Referee: Reference-Free Sentence Summarization with Sharper
Controllability through Symbolic Knowledge Distillation
- URL: http://arxiv.org/abs/2210.13800v1
- Date: Tue, 25 Oct 2022 07:07:54 GMT
- Title: Referee: Reference-Free Sentence Summarization with Sharper
Controllability through Symbolic Knowledge Distillation
- Authors: Melanie Sclar, Peter West, Sachin Kumar, Yulia Tsvetkov, Yejin Choi
- Abstract summary: We present Referee, a novel framework for sentence summarization that can be trained reference-free (i.e., requiring no gold summaries for supervision)

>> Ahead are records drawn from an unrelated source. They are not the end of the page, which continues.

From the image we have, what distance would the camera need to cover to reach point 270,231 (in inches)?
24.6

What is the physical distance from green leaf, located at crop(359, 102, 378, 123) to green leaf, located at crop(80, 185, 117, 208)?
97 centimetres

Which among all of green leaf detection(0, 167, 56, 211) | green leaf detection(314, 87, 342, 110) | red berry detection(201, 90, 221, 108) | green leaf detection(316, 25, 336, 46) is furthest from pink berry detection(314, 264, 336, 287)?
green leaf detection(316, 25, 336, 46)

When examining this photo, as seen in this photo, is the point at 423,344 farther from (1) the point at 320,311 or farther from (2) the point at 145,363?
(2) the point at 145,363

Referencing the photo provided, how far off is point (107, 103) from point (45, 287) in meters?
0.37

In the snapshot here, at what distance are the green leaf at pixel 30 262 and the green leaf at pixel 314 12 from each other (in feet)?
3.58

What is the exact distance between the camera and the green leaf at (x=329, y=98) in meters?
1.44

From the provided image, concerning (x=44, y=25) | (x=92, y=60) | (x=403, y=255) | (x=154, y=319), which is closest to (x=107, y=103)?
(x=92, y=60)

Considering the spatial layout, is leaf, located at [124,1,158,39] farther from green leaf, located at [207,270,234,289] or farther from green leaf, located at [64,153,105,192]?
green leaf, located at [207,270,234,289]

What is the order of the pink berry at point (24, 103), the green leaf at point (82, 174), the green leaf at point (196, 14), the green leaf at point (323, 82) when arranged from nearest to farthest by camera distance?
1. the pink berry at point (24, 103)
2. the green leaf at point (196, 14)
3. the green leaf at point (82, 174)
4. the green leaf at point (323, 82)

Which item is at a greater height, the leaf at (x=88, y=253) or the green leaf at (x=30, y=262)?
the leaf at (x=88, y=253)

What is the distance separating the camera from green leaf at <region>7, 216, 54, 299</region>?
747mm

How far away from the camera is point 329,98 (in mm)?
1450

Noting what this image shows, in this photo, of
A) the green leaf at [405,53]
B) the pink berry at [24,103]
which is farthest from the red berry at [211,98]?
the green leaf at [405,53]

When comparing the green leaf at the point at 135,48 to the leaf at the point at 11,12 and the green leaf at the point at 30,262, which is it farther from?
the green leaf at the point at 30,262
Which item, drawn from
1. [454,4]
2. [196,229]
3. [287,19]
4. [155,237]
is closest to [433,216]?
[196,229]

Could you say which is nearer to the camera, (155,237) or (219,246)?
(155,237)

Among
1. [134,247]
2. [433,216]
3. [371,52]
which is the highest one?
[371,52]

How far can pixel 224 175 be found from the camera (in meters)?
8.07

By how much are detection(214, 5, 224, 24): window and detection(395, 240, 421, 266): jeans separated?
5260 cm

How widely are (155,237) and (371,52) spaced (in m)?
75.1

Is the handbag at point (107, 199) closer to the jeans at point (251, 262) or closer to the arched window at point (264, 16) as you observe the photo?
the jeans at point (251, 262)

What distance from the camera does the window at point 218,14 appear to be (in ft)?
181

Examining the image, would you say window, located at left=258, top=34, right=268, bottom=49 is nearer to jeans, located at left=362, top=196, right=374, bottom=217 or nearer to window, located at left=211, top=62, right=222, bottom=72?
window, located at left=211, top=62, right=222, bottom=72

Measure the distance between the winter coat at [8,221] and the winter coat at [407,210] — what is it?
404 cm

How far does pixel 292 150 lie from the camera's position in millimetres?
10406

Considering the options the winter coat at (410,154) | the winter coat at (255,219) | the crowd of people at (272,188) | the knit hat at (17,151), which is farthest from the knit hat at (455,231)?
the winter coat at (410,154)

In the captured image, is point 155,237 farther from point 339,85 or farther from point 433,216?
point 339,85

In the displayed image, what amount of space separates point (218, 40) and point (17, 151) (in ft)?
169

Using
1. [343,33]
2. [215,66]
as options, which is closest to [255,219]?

Our work is the first to demonstrate that reference-free, controlled sentence summarization is feasible via the conceptual framework of Symbolic Knowledge Distillation.
- Score: 72.70058049274664
- License: http://creativecommons.org/licenses/by/4.0/
- Abstract: We present Referee, a novel framework for sentence summarization that can be
trained reference-free (i.e., requiring no gold summaries for supervision),
while allowing direct control for compression ratio. Our work is the first to
demonstrate that reference-free, controlled sentence summarization is feasible
via the conceptual framework of Symbolic Knowledge Distillation (West et al.,
2022), where latent knowledge in pre-trained language models is distilled via
explicit examples sampled from the teacher models, further purified with three
types of filters: length, fidelity, and Information Bottleneck. Moreover, we
uniquely propose iterative distillation of knowledge, where student models from
the previous iteration of distillation serve as teacher models in the next
iteration. Starting off from a relatively modest set of GPT3-generated
summaries, we demonstrate how iterative knowledge distillation can lead to
considerably smaller, but better summarizers with sharper controllability. A
useful by-product of this iterative distillation process is a high-quality
dataset of sentence-summary pairs with varying degrees of compression ratios.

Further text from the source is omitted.